> Task data

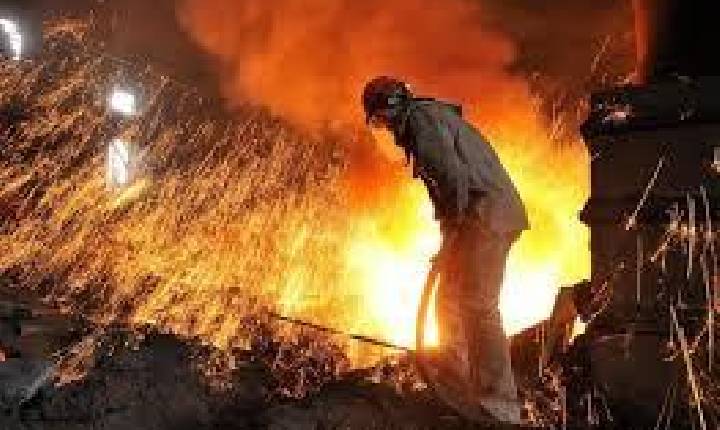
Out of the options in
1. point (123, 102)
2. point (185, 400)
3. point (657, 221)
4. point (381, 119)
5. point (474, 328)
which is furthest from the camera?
point (123, 102)

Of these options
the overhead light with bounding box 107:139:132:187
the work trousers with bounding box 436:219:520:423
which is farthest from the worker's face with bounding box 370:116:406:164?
the overhead light with bounding box 107:139:132:187

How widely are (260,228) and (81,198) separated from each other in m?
3.71

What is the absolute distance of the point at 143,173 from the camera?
2041 centimetres

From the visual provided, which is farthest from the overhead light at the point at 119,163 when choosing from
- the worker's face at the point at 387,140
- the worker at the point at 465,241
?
the worker at the point at 465,241

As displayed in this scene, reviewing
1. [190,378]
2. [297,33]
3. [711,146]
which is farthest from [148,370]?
[297,33]

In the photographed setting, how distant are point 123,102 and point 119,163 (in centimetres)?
135

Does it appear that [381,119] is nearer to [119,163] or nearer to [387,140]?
[387,140]

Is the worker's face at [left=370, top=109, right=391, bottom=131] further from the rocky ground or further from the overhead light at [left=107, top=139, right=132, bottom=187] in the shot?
the overhead light at [left=107, top=139, right=132, bottom=187]

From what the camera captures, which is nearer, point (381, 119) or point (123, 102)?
point (381, 119)

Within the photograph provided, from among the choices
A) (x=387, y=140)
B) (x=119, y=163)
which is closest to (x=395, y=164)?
(x=387, y=140)

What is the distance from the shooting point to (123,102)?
65.7 ft

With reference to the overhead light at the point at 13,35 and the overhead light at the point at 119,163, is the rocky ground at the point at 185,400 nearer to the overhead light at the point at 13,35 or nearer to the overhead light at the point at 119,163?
the overhead light at the point at 13,35

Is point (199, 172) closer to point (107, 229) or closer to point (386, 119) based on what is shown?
point (107, 229)

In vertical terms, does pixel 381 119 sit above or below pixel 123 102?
below
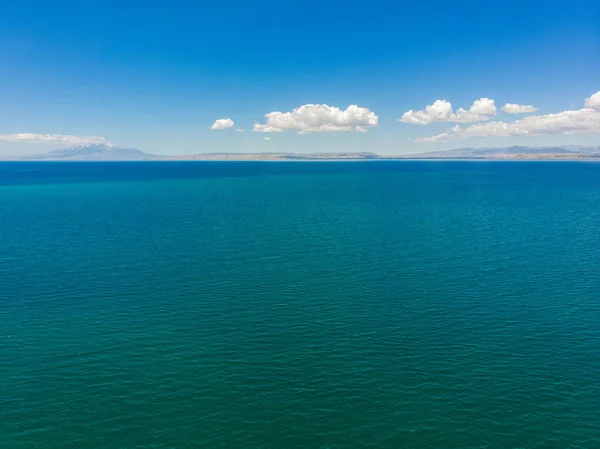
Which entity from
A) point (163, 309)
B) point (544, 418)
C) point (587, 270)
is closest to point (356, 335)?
point (544, 418)

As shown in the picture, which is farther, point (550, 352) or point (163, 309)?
point (163, 309)

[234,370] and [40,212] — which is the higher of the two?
[40,212]

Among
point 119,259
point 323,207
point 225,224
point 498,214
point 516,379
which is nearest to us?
point 516,379

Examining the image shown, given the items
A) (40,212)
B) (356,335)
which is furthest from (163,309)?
(40,212)

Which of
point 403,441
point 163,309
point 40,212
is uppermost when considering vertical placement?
point 40,212

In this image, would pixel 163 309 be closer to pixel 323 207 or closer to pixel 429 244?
pixel 429 244

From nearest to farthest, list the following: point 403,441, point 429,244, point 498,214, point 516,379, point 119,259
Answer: point 403,441 → point 516,379 → point 119,259 → point 429,244 → point 498,214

> What you should do
Reproduce the data verbatim, starting at the line that contains "Examining the image shown, given the items" and ending with the last line of the data.

> The response
Examining the image shown, given the items
A) (40,212)
B) (356,335)
which is furthest from (163,309)?
(40,212)

Which of
point 403,441
point 163,309
point 40,212
is uppermost when considering vertical placement?
point 40,212

In this image, would pixel 163 309 be closer to pixel 323 207 or closer to pixel 429 244?
pixel 429 244

From nearest to farthest, list the following: point 403,441, point 429,244, point 498,214, point 516,379, point 119,259
Answer: point 403,441 → point 516,379 → point 119,259 → point 429,244 → point 498,214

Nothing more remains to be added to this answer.